Il movimento di questi organi e delle relative bielle però non è perfettamente
eguale9 perché i due pistoni che scendono, quando i perni di manovella hanno
percorso 90° dalla posizione di PMS, hanno compiuto più di metà della corsa,
a differenza dei due pistoni che salgono. Ecco perché in alcuni quattro cilindri
in linea di grossa cilindrata particolarmente sofisticati, i costruttori impiegano
un piccolo albero ausiliario di equilibratura; sconfinando in campo automobilistico,
addirittura Case come la Lancia e la Porsche per alcune loro realizzazioni di
grande prestigio fanno ricorso a due alberi ausiliari. Una importanza fondamentale
nella lotta alle vibrazioni l'hanno non solo la rigidità del basamento del motore
ma anche la disposizione degli attacchi del telaio e la loro conformazione.

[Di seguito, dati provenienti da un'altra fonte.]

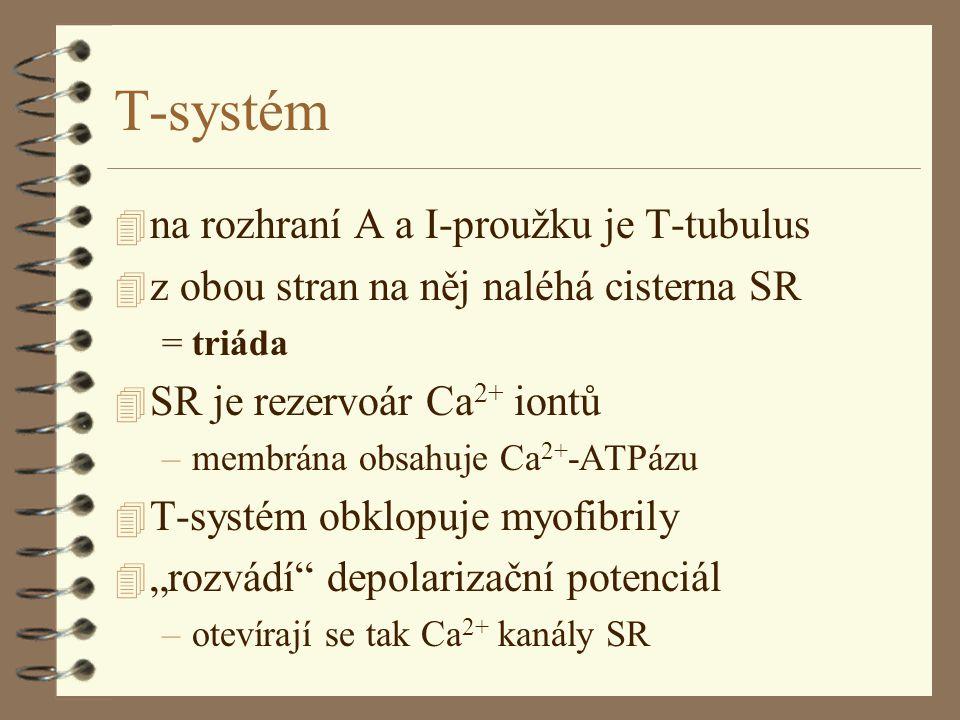T-systém na rozhraní A a I-proužku je T-tubulus
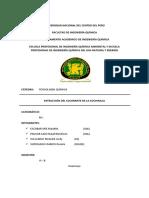 EXPERIMENTAL-cochinilla.docx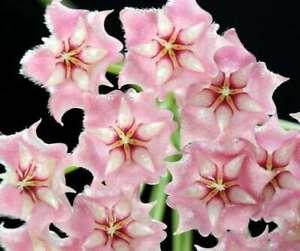 Hoya Pubicalyx . Pink Dragon .Jungpflanze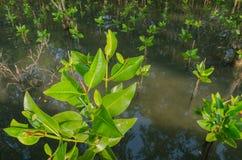 Засаживать мангровы Стоковое Изображение RF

Nei monocilindrici di rilevante cilindrata ad esempio, in genere si cerca di
fissare al telaio (in maniera non particolarmente rigida, però!) anche la testata,
benché il basamento sia vincolato più che saldamente, per evitare che essa possa
"oscillare" tendendo così ad amplificare le vibrazioni. In vari casi in uno
o due degli attacchi al telaio sì impiegano delle bussole di gomma (silent-block)

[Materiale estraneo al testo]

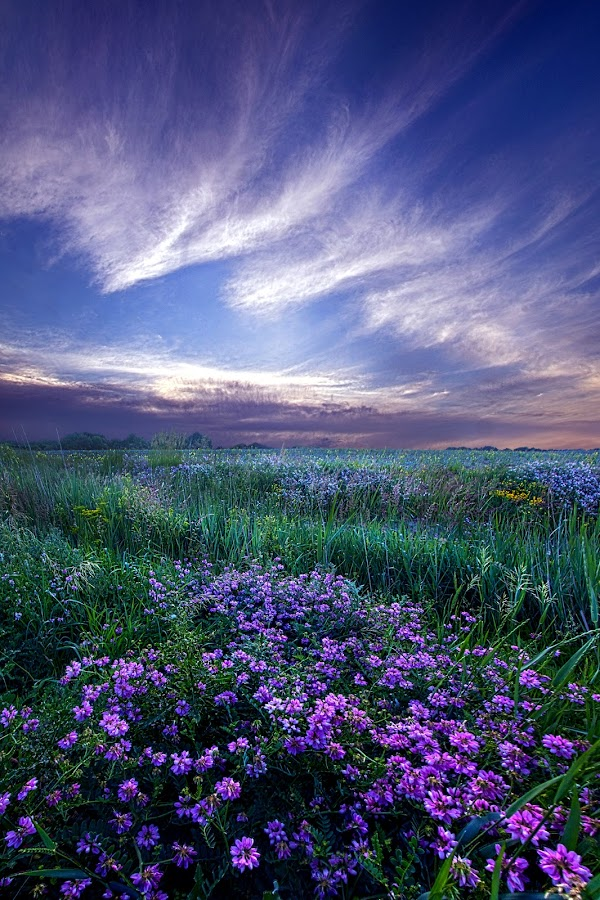 Lord Don't Go by Phil Koch - Landscapes Prairies, Meadows & Fields ( vertical, travel, yellow, sky, nature, weather, light, orange, colors, twilight, art, mood, journey, horizon, portrait, country, dawn, environment, season, serene, outdoors, lines, natural, hope, inspirational, wisconsin, ray, landscape, spring, sun, photography, life, emotions, horizons, inspired, clouds, office, park, heaven, beautiful, scenic, living, morning, field, blue, sunset, amber, peace, meadow, beam, sunrise, earth )
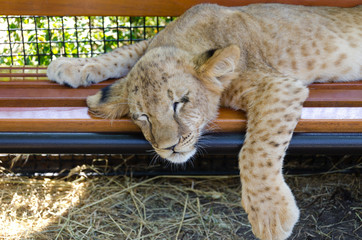 Exhausted young lion cub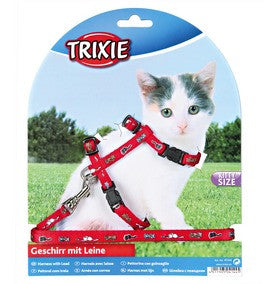 Kitten Harness with Lead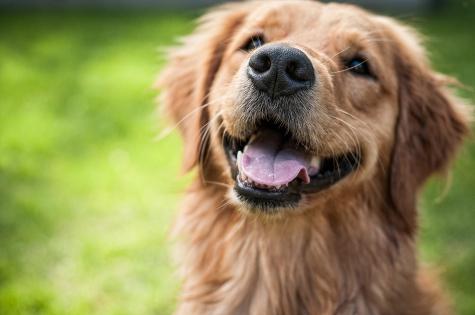 Wallets Lafond Dogs-7279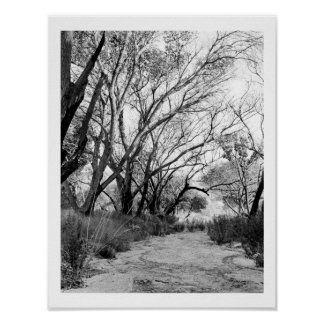 Rustic Trail with Trees Poster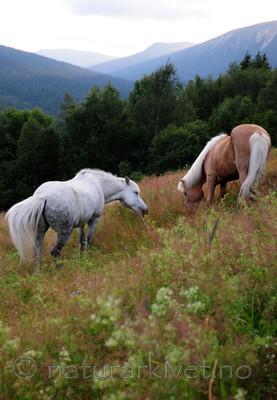 SIR_2605 / Equus caballus / Hest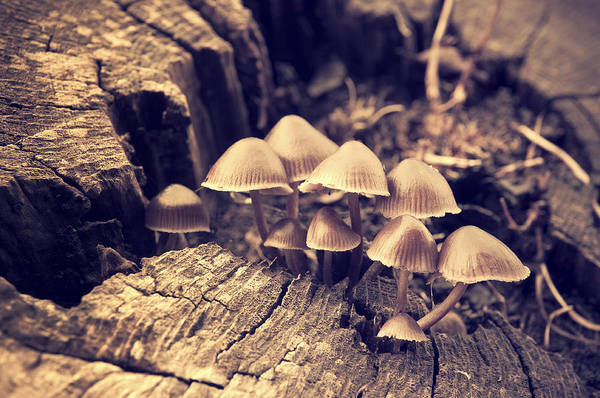 Toadstools Photograph - Wild Mushrooms by Amanda Elwell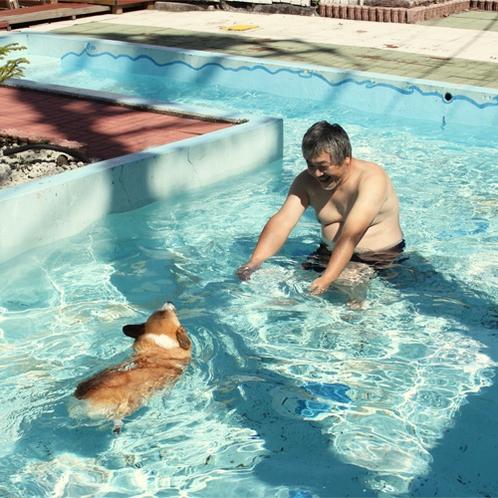 *わんこ用プール/贅沢にも温泉をつかった夏期限定のプール。わんことの夏の思い出に☆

in grado di assicurare al tempo stesso un ancoraggio saldo ma non rigido. Le
dimensioni e la disposizione di questi silent-block possono essere critiche
e vengono determinate sperimentalmente con grande accuratezza così come può
essere critica anche la coppia di serraggio degli organi di unione filettati.

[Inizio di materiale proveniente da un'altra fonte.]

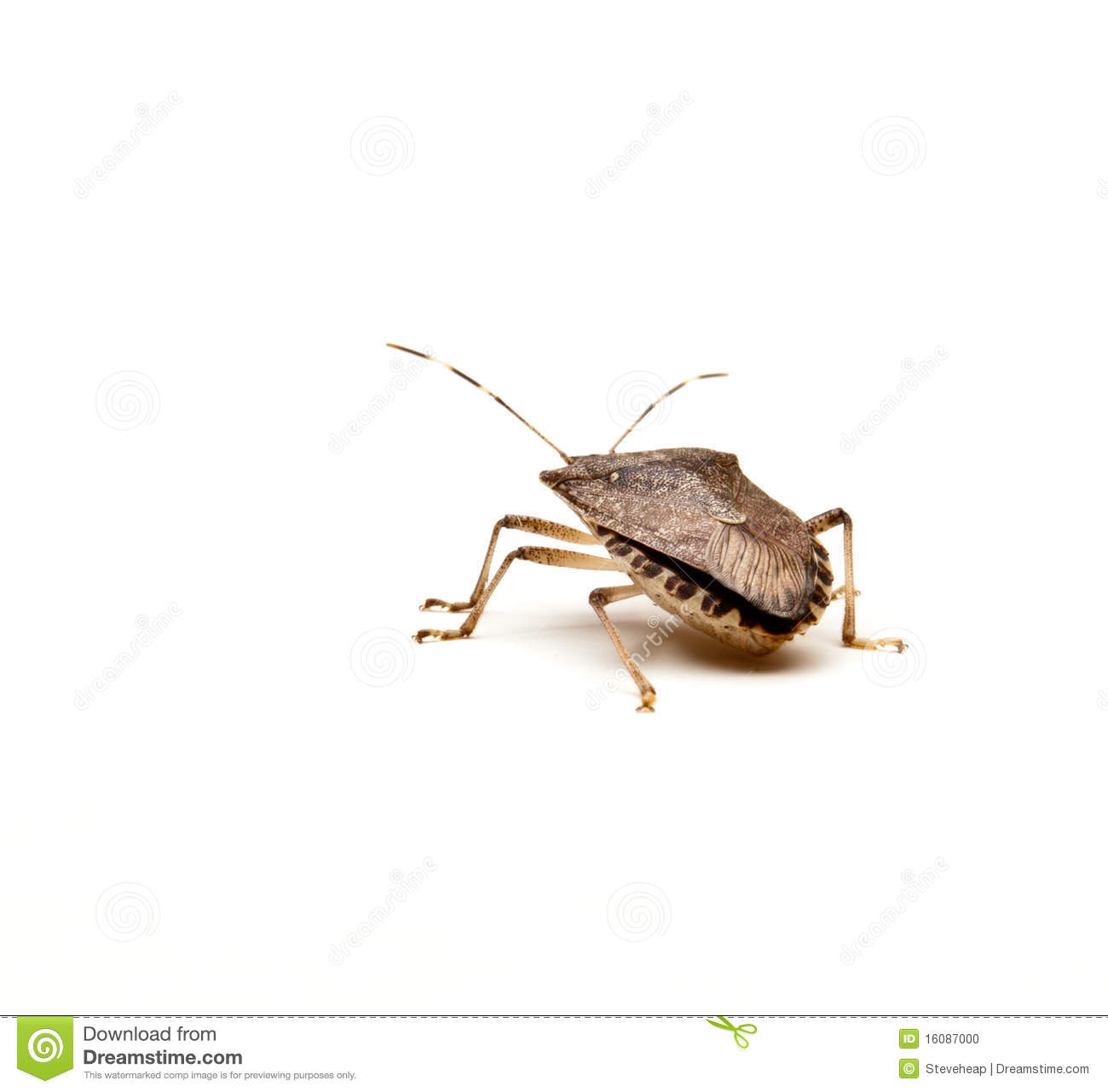Brown Marmorated Stink Bug Or Shield Bug Isolated Against White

Nei motori Honda CBR 600 e 900 gli attacchi anteriori al telaio sono ricavati
nella parte superiore del blocco cilindri e quest'ultimo è ricavato nella stessa
fusione del semicarter superiore. Sarebbero potuti essere disposti in eguale
posizione anche con un blocco cilindri amovibile ma sì sarebbe trattato di una
soluzione meno apprezzabile sotto l'aspetto meccanico, con gran parte delle
sollecitazioni che si sarebbero andate a scaricare sui prigionieri (e per la
presenza di una superficie di unione munita di guarnizione).